▶ **Angezeigter Text**
October 14th, 2008 by G!

Tick tock tick tock tick tock

Madonna: Time is waiting

Justin: We only got 4 minutes to save the world

Madonna: No hesitating

Justin: We only got 4 minutes, 4 minutes

Tick tock tick tock tick tock

Lieder drücken oft die Gefühle oder Erlebnisse derjenigen, die sie hören aus. Als ich auf der letzten Rotation das Folgende erlebte, kam mir unweigerlich der Song “4 Minutes” von Madonna feat. Justin Timberlake & Timbaland in den Sinn:

Samstag, 0410 Uhr Lokalzeit Athen
Mein Telefon klingelt und reisst mich gefühlte drei Stunden zu früh aus dem wohlverdienten Tiefschlaf. Eine Computerstimme erklärt mir “good morning, this is your wake up call”. Ach so, was sonst um diese unchristliche Zeit? Beni Thurnheer, der mir erklärt, dass ich die Million gewonnen habe? … Ich lasse den Hörer wieder auf die Gabel fallen. Zu dieser Zeit – 0310 Lokalzeit Züri – sind die meisten Schweizer entweder noch am Schlafen oder sie denken darüber nach, wo und mit wem sie schlafen gehen. Nicht so die Crew des Swiss Fluges 1843.

▶ **Bereitgestelltes Material**
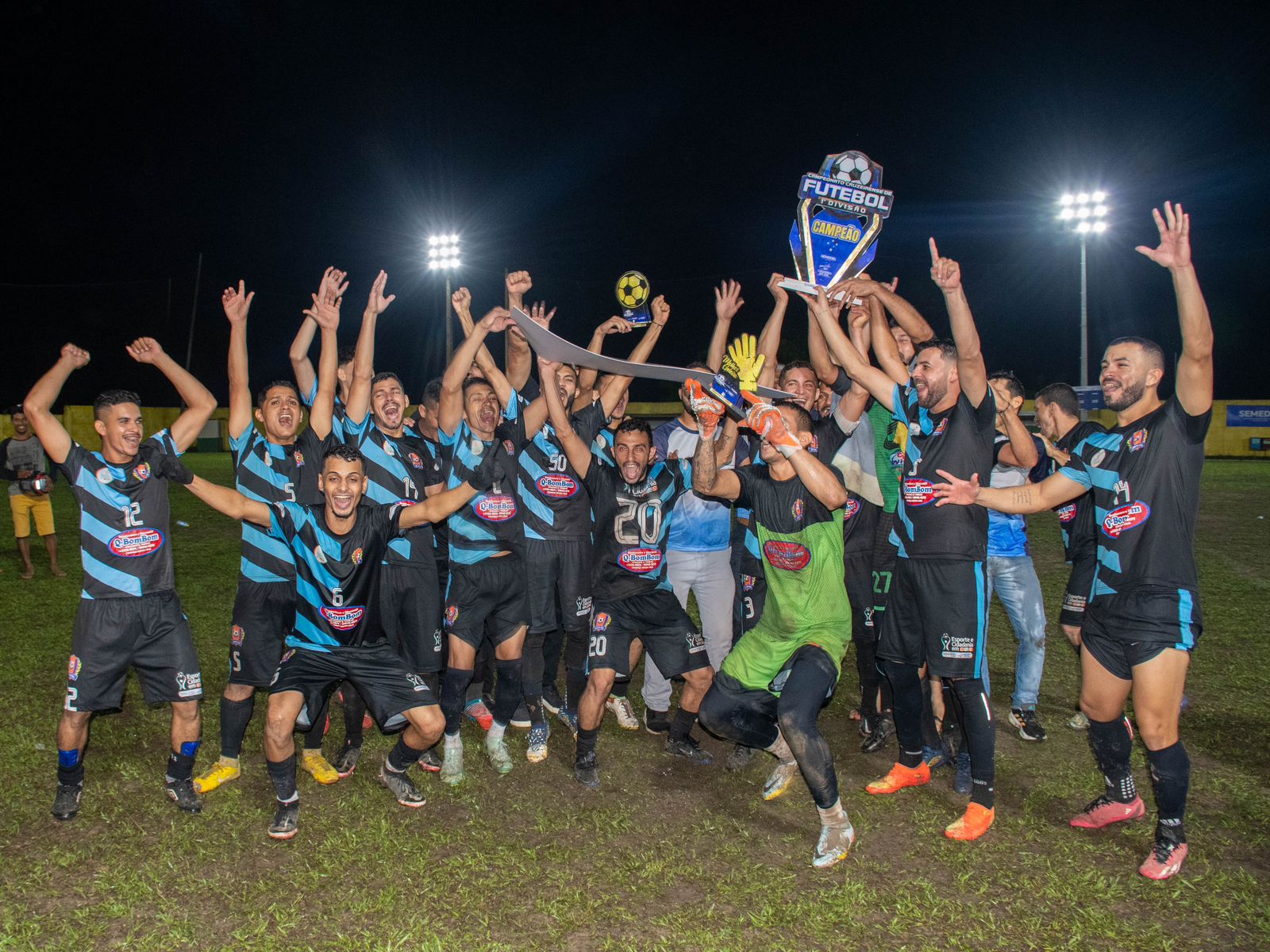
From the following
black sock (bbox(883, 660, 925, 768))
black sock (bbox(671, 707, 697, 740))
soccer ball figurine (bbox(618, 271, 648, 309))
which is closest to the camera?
black sock (bbox(883, 660, 925, 768))

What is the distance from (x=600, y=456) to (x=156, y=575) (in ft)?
9.28

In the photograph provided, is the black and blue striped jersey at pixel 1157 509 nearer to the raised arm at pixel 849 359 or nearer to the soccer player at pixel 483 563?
the raised arm at pixel 849 359

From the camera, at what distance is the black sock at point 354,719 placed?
5.59 m

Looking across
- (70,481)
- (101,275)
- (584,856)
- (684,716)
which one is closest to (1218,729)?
(684,716)

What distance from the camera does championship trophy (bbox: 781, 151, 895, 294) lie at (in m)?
6.02

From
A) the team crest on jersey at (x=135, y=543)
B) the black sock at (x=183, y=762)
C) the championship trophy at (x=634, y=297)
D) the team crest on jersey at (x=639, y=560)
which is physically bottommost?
the black sock at (x=183, y=762)

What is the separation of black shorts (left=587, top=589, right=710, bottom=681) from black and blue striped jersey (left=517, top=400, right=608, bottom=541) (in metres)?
0.66

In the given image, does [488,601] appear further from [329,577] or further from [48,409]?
[48,409]

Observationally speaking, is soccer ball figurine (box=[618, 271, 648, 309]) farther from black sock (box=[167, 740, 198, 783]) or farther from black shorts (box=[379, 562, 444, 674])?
black sock (box=[167, 740, 198, 783])

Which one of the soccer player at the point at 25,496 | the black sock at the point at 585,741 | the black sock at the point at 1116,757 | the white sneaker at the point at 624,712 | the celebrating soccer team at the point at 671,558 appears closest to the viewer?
the celebrating soccer team at the point at 671,558

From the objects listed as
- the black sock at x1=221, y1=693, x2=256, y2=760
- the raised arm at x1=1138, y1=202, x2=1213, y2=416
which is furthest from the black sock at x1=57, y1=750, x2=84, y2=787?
the raised arm at x1=1138, y1=202, x2=1213, y2=416

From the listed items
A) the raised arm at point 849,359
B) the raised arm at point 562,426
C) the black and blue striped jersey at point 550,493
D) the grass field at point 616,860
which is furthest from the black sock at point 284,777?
the raised arm at point 849,359

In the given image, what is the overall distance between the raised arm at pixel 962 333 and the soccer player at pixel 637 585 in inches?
72.5

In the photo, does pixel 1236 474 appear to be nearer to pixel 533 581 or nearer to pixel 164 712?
pixel 533 581
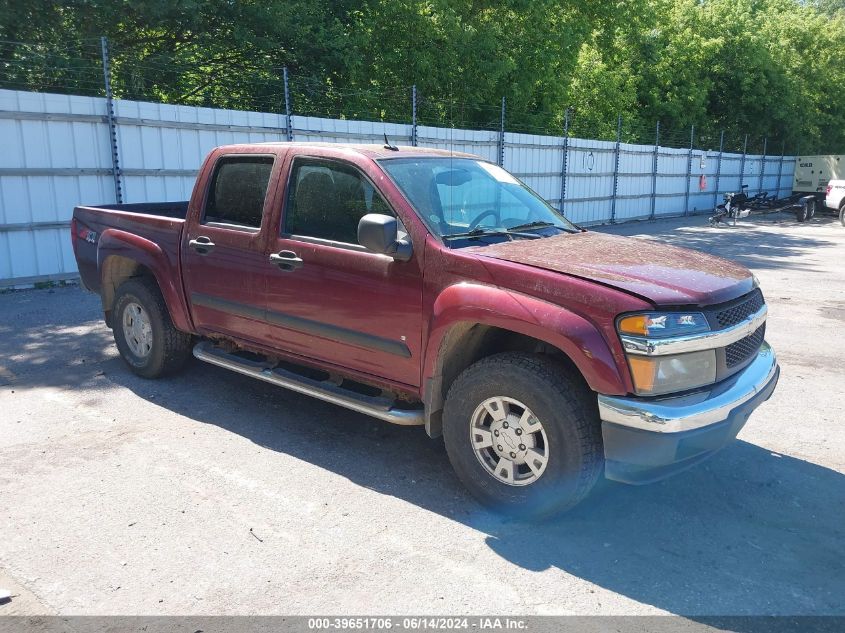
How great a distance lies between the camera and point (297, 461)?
454 centimetres

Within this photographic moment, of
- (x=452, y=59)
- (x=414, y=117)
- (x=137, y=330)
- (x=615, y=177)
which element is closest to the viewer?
(x=137, y=330)

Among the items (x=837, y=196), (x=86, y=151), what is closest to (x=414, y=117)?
(x=86, y=151)

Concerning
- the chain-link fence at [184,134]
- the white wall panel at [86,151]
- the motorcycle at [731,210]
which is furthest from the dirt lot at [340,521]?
the motorcycle at [731,210]

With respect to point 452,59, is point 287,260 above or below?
below

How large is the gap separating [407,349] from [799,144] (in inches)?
1653

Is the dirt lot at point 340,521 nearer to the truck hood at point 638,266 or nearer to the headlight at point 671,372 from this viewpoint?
the headlight at point 671,372

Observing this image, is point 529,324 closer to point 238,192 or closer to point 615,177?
point 238,192

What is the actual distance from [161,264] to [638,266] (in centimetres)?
357

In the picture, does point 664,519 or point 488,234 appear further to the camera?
point 488,234

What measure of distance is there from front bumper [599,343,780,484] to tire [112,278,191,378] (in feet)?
12.0

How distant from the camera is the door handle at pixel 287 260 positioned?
15.2 feet

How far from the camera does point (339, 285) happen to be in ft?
14.5

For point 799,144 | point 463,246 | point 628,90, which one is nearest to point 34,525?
point 463,246

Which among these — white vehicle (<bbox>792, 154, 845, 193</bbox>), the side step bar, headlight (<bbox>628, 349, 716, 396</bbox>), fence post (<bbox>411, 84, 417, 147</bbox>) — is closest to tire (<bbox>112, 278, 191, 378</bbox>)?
the side step bar
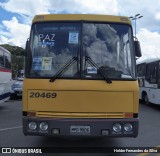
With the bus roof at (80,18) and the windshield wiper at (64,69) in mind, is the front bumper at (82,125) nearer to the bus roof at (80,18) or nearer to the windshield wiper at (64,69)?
the windshield wiper at (64,69)

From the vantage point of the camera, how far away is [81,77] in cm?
745

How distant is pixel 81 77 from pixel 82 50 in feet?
1.98

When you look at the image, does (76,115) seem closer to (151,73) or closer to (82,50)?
(82,50)

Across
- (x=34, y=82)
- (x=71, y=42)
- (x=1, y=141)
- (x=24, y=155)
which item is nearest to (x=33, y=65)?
(x=34, y=82)

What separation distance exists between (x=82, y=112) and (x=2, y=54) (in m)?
10.9

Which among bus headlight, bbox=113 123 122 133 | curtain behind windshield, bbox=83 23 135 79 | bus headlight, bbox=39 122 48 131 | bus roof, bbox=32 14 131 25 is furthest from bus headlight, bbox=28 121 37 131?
bus roof, bbox=32 14 131 25

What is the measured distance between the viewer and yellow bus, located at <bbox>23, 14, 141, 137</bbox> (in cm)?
727

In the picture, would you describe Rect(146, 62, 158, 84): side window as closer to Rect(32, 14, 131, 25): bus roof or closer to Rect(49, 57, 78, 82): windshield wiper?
Rect(32, 14, 131, 25): bus roof

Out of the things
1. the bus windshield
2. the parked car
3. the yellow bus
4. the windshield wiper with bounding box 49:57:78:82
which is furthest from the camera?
the parked car

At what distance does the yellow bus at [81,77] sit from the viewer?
7273 mm

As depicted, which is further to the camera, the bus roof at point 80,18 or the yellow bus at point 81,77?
the bus roof at point 80,18

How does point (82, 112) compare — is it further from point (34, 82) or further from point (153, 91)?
point (153, 91)

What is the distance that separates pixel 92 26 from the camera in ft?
25.8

▶ **Zu erledigen**
1 – Gib bitte den Text über den Weckruf in Athen von „Samstag, 0410 Uhr“ bis „Swiss Fluges 1843.“ wortgetreu wieder.
2 – Beantworte zum Text über den Weckruf in Athen diese Fragen:
(a) Welcher Song kam beim Erlebnis auf der letzten Rotation in den Sinn?
(b) Um wie viel Uhr Lokalzeit Athen klingelt das Telefon?
(c) Welche Nummer hat der Swiss-Flug, dessen Crew erwähnt wird?
3 – Knüpfe an den Text über den Weckruf in Athen an und schreibe ihn nach seinem letzten Satz weiter.
Das Material steht in keinem Zusammenhang mit dem Text.

▶ **Erwartete Antworten**
1 –
Samstag, 0410 Uhr Lokalzeit Athen
Mein Telefon klingelt und reisst mich gefühlte drei Stunden zu früh aus dem wohlverdienten Tiefschlaf. Eine Computerstimme erklärt mir “good morning, this is your wake up call”. Ach so, was sonst um diese unchristliche Zeit? Beni Thurnheer, der mir erklärt, dass ich die Million gewonnen habe? … Ich lasse den Hörer wieder auf die Gabel fallen. Zu dieser Zeit – 0310 Lokalzeit Züri – sind die meisten Schweizer entweder noch am Schlafen oder sie denken darüber nach, wo und mit wem sie schlafen gehen. Nicht so die Crew des Swiss Fluges 1843.

2 –
(a) „4 Minutes“ von Madonna feat. Justin Timberlake & Timbaland
(b) Um 0410 Uhr
(c) 1843

3 –
0513 Uhr
Nach einem Frühstück auf der Terasse des Hotels bei angenehmen Temperaturen sind wir inzwischen schon mehr als eine Stunde – mehr oder weniger – wach. Die Koffer, welche wegen drei Nightstops bei gewissen Crewmembers das Gewicht und die Grösse einer Zweizimmerwohnung haben, sind – der Fahrer und ich können uns das heutige Krafttraining sparen – in den Kofferraum gehievt worden und wir sitzen im Crewbus, der uns an den Flughafen bringt.

0516 Uhr
Die anfänglichen Gespräche im Crewbus sind angesichts der Dunkelheit und des inneren Schweinehundes, der von der inneren Uhr noch schlafen gelassen wird, verstummt.

0517 Uhr
Der Fahrer stoppt am ersten von unzähligen Rotlichtern, vor uns kreuzen zwei Fahrzeuge in – für Athener Verhältnisse – anständigem Fahrstil die Strasse. Ein drittes Auto folgt.

0518 Uhr
Wir stehen. Alleine. Irgendwo im Süden Athens. Seit sicher dreissig Sekunden weit und breit kein Fahrzeug mehr. Ich schaue auf die rot leuchtenden LED-Ziffern im Bus und frage mich, wie lange der Fahrer noch ausharren will. Tick tock tick tock tick tock.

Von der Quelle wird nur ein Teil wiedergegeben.